I love words. I love learning them, using them, seeing what they can do. I particularly love new coinages, perhaps because I don’t have the wit to create them myself.

If I had to pick just one favourite word, that would have to be ‘automagically’ (instantly, as if by magic). But that would leave out a whole lot of other coinages, too hilarious to just let them go. Enjoy a selection of favourites from the Washington Post Mensa Invitational.

Bailout Law Word Cloud (HR 1424 EAS)

Cashtration: The act of buying a house, which renders the subject financially impotent for an indefinite period.

Intaxication: Euphoria at getting a tax refund, which lasts until you realize it was your money to start with.

Bozone: The substance surrounding stupid people that stops bright ideas from penetrating. The bozone layer, unfortunately, shows little sign of breaking down in the near future.

Giraffiti: Vandalism spray-painted very, very high.

Sarchasm: The gulf between the author of sarcastic wit and the person who doesn’t get it.

Inoculatte: To take coffee intravenously when you are running late.

Hipatitis: Terminal coolness.

Osteopornosis: A degenerate disease. (This one got extra credit.)

Karmageddon: It’s like, when everybody is sending off all these really bad vibes, right?
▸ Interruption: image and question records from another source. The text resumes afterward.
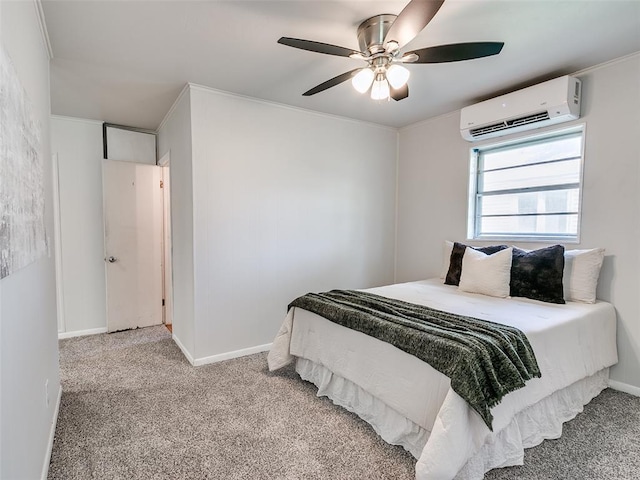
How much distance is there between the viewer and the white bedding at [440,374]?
5.06 ft

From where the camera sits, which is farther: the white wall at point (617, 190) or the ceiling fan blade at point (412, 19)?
the white wall at point (617, 190)

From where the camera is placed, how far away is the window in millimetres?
2945

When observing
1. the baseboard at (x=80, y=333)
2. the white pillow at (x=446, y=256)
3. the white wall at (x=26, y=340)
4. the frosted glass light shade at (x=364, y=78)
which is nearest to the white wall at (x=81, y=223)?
the baseboard at (x=80, y=333)

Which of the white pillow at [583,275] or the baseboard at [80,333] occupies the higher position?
the white pillow at [583,275]

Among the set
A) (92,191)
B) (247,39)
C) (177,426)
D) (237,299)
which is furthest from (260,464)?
(92,191)

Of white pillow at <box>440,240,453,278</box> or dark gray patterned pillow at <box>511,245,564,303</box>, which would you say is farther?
white pillow at <box>440,240,453,278</box>

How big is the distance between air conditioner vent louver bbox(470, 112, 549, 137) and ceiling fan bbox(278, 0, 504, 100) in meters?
1.31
And then, like, the Earth explodes and it’s like, a serious bummer.

Glibido: All talk and no action.

Dopeler effect: The tendency of stupid ideas to seem smarter when they come at you rapidly.
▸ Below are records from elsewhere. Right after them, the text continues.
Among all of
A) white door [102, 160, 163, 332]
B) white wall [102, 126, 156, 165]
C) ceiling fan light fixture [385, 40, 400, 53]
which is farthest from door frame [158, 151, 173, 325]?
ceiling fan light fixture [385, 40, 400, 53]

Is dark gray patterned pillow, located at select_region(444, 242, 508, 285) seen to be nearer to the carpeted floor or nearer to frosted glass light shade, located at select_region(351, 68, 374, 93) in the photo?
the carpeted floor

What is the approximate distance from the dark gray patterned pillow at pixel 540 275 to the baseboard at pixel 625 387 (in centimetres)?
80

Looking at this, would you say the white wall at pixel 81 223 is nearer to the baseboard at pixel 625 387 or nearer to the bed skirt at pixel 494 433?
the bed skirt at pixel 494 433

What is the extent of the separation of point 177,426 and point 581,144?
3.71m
Beelzebug: Satan in the form of a mosquito, that gets into your bedroom at three in the morning and cannot be cast out.

Caterpallor: The color you turn after finding half a worm in the fruit you are eating.
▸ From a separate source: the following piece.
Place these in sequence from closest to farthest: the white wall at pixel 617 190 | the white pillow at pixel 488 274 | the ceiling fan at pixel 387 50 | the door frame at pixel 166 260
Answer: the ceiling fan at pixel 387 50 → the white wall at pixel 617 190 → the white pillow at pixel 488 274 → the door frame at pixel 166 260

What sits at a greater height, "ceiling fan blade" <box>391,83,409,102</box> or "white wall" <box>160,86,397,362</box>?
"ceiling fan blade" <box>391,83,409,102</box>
Ignoranus: A person who’s both stupid and an asshole.

Philaunderer: He may hop from bed to bed, but he always washes the sheets.

Whorde: A group of prostitutes.

Errorist: A member of a radical Islamic cult who blows himself up in a mannequin factory.

Palindromeo: Casanova von Asac, a legendary 18th-century seducer, later revealed to have gone both ways.

Tskmaster: An ineffective slave driver.

Forkplay: A lavish dinner date, in the hope of getting lucky.

Calculust: Figuring out exactly how much to spring for forkplay.

Persuede: To convince a person with a little gentle kidding.

Spentiments: Afterglow.

Horspice: A glue factory.

Satisfarction: A fatal heart attack suffered during intercourse.

Nominatrix: A spike-heeled woman who controls the selection of candidates for party whip.

Concupiscience: Conducting an empirical study of Internet porn for, um, a doctoral thesis. Yeah, that’s it.

Sitcoma: Typical TV fare.

Diddleman: A person who adds nothing but time to an effort.

Claptop: A portable computer that’s been infected by a virus.

Precrastinate: “Do I eat the cookie before I watch ‘American Idol’ before I do my homework, or do I watch ‘American Idol’ before I eat?”

Pestidigitation: How the exterminator makes the cockroaches magically disappear, then reappear soon after he leaves.

Vamplitude: A measurement of female seductive talent.